▸ DOCUMENT SECTION:
──────────────────────────────

Personal information
- Full name: Oleksander Semenets
- Date of birth: March 10, 1990
- Place of birth: Kiev, Ukrainian SSR, Soviet Union
- Date of death: August 2020 (aged 30)
- Height: 1.73 m (5 ft 8 in)
- Position(s): Midfielder, Forward

Youth career
- 2000–2007: Oakville SC
- 2007–2012: Vancouver Whitecaps

College career
- Years: Team / Apps / (Gls)
- 2014: CBU Capers

Senior career*
- Years: Team / Apps / (Gls)
- 2007–2010: Whitecaps Residency / 28 / (7)
- 2009–2010: Vancouver Whitecaps / 3 / (0)
- 2011–2012: FC Edmonton / 15 / (1)
- 2013: Toronto Lynx / 2 / (0)
- Total:  / 48 / (8)

International career
- 2006–2007: Canada U17 / 15 / (1)
- 2009: Canada U20 / 4 / (3)

= Alex Semenets =

Canadian soccer player (1990–2020)

──────────────────────────────

▸ EXERCISE INSTRUCTIONS:
**1)** Answer these questions using the Alex Semenets profile:
(a) Where was he born?
(b) For which college team did he play, and in what year?
(c) How many goals did he score for Canada U20?
**2)** Continue the profile of soccer player Alex Semenets from the point where it stops.

▸ SUPPLIED ENTRIES:
──────────────────────────────

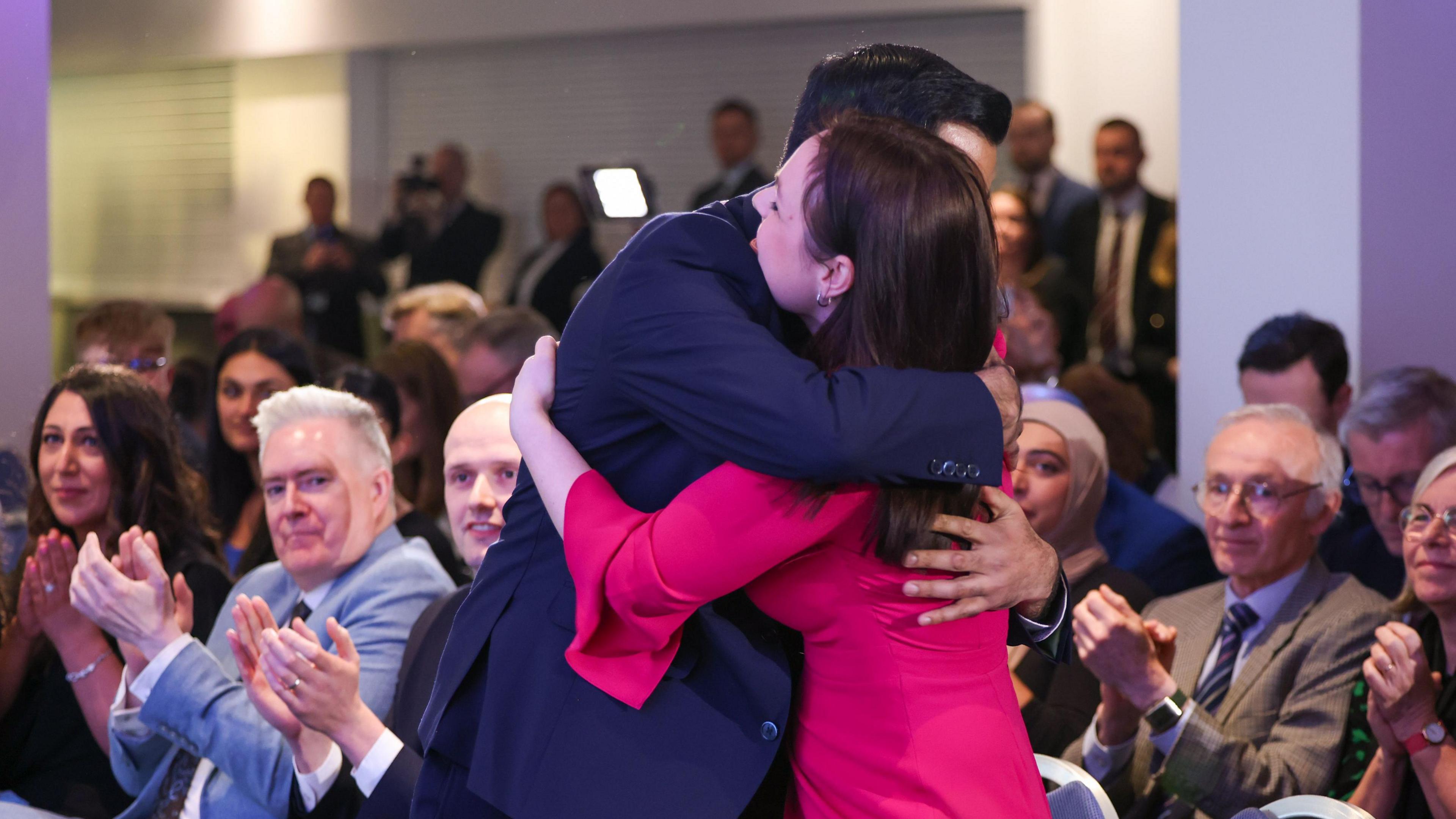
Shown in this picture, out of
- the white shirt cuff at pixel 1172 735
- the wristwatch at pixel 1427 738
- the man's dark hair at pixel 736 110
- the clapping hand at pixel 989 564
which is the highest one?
the man's dark hair at pixel 736 110

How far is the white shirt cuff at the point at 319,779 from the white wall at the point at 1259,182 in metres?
2.69

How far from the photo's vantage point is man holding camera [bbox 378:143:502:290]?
8.93 m

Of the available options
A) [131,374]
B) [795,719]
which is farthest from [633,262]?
[131,374]

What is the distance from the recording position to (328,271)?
838cm

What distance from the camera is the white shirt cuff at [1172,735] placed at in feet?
8.38

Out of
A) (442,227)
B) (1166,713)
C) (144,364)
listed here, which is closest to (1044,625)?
(1166,713)

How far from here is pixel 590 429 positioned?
1.68 m

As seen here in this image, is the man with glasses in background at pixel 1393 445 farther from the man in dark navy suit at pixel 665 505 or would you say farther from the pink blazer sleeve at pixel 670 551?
the pink blazer sleeve at pixel 670 551

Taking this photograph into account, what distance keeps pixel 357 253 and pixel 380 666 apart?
6144 millimetres

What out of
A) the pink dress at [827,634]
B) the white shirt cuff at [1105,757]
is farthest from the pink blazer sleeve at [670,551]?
the white shirt cuff at [1105,757]

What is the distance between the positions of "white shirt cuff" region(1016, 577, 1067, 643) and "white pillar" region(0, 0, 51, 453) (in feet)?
9.65

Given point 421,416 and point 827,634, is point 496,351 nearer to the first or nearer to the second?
point 421,416

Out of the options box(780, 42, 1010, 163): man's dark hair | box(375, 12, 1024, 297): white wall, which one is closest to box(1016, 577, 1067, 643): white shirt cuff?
box(780, 42, 1010, 163): man's dark hair

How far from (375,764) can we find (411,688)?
23cm
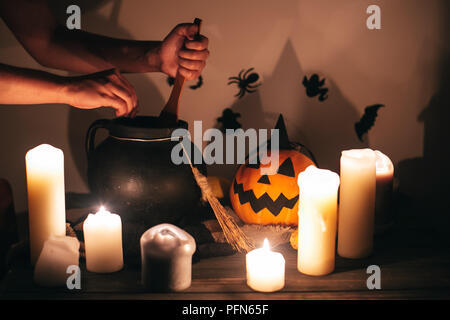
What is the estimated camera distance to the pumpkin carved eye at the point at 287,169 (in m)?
1.24

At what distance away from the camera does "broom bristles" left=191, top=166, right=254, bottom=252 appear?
1130 mm

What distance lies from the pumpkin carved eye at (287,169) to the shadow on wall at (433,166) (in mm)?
520

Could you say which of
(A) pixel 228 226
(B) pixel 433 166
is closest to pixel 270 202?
(A) pixel 228 226

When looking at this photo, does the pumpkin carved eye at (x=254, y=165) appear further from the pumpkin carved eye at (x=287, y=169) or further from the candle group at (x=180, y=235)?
the candle group at (x=180, y=235)

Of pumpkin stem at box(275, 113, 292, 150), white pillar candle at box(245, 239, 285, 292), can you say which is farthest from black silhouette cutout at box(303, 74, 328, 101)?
white pillar candle at box(245, 239, 285, 292)

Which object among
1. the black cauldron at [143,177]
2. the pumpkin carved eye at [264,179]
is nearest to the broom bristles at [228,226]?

──────────────────────────────

▸ ANSWERS BY ITEM:
**1)**
(a) Kiev, Ukrainian SSR, Soviet Union
(b) CBU Capers, in 2014
(c) 3 goals

**2)**
Oleksander "Alex" Semenets (March 10, 1990 – late August 2020) was a Canadian professional soccer player who played as a midfielder.

==Early life==
Semenets moved from his native Ukraine to Canada in 1998, settling in Mississauga, Ontario. He attended Iona Catholic High School and played club soccer for Oakville SC before joining the Vancouver Whitecaps residency program in 2007.

==Club career==
Semenets played with the Vancouver Whitecaps Residency squad in the USL Premier Development League season in 2008 and 2009, helping his team to the PDL playoffs in his debut season, before being called up to the senior Vancouver Whitecaps side following the conclusion of the 2009 PDL season. He made his first-team debut on July 25, 2010, in a match against the NSC Minnesota Stars, coming on as a substitute in the 80th minute.

On March 5, 2011 Semenets signed with FC Edmonton, an expansion club in the second division North American Soccer League. The club re-signed Semenets for the 2012 season on October 12, 2011.

In 2014 he briefly appeared for Cape Breton University.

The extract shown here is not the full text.